Problem: Write out exactly, please, the lines from the one containing "order: Eulipotyphla" to the end of the material.

--- Data extracts Enclosed Below ---

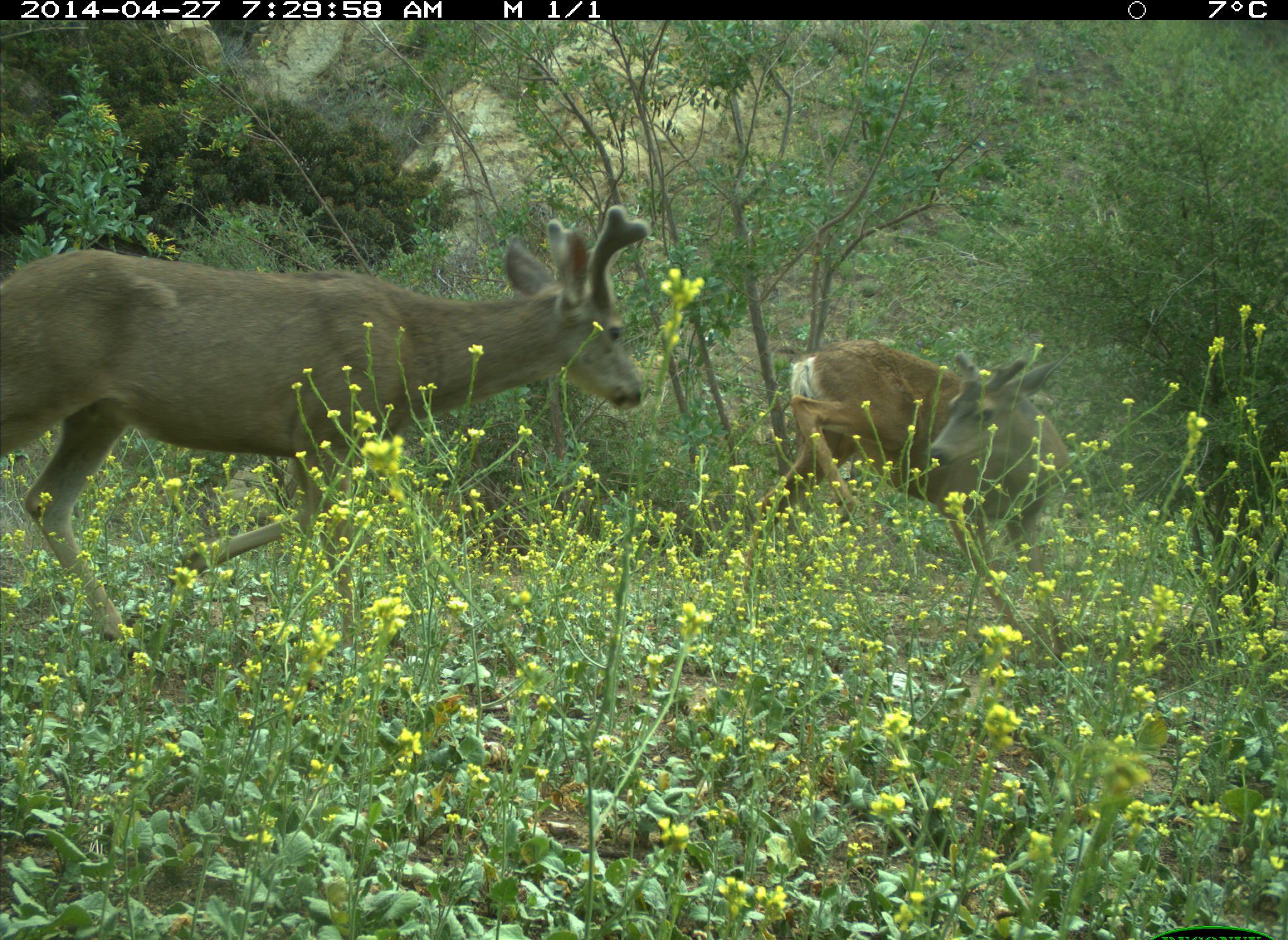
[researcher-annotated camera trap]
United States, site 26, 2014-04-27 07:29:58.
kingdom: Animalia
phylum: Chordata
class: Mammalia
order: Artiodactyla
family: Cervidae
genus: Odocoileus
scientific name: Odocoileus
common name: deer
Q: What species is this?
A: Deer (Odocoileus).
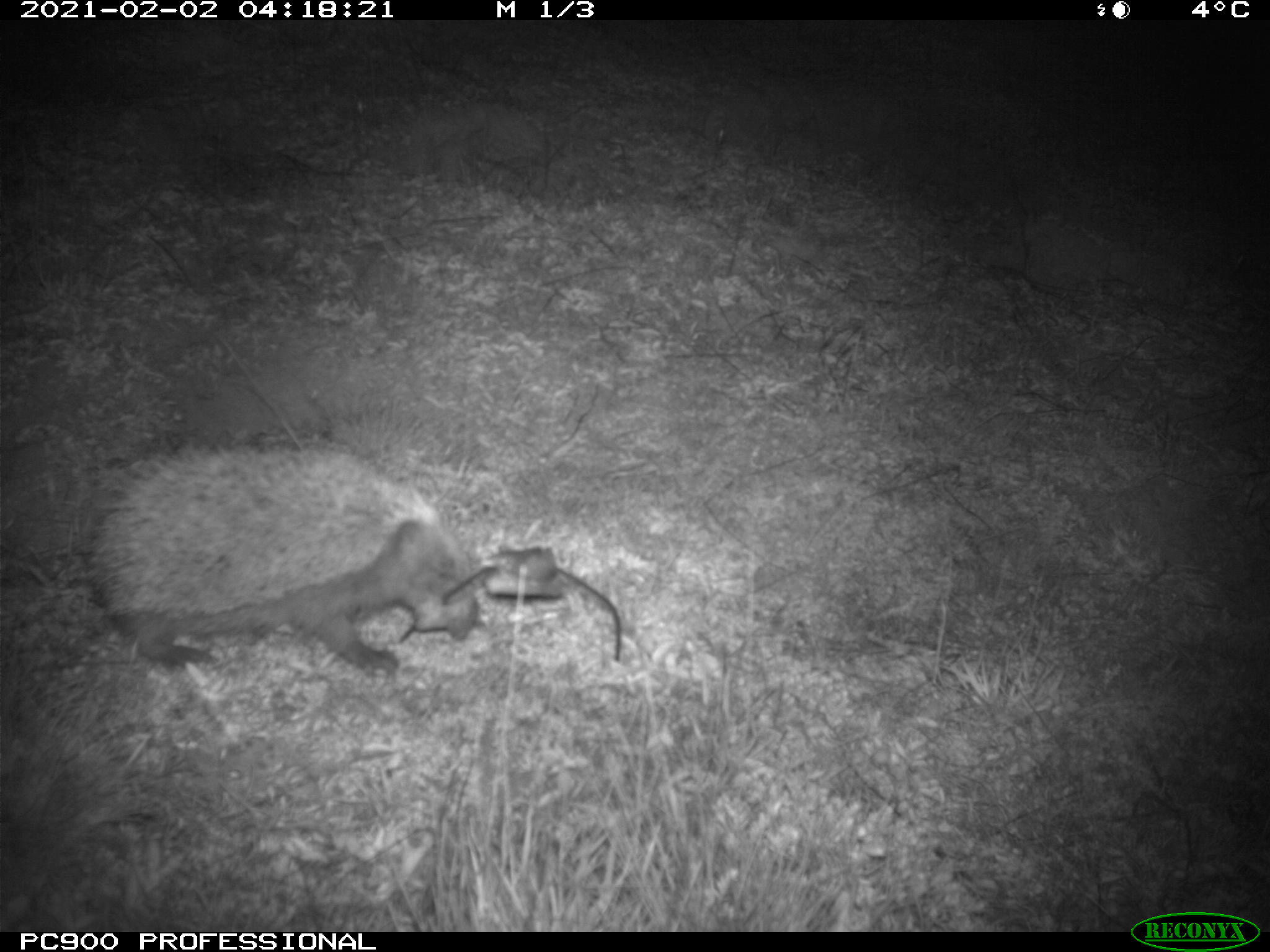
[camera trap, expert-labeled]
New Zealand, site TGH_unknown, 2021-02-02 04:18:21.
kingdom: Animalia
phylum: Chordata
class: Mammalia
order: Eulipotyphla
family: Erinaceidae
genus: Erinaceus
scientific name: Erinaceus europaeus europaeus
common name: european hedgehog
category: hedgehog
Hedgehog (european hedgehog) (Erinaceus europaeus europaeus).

--- End of Enclosed Data extracts ---

Answer section:
order: Eulipotyphla
family: Erinaceidae
genus: Erinaceus
scientific name: Erinaceus europaeus europaeus
common name: european hedgehog
category: hedgehog
Hedgehog (european hedgehog) (Erinaceus europaeus europaeus).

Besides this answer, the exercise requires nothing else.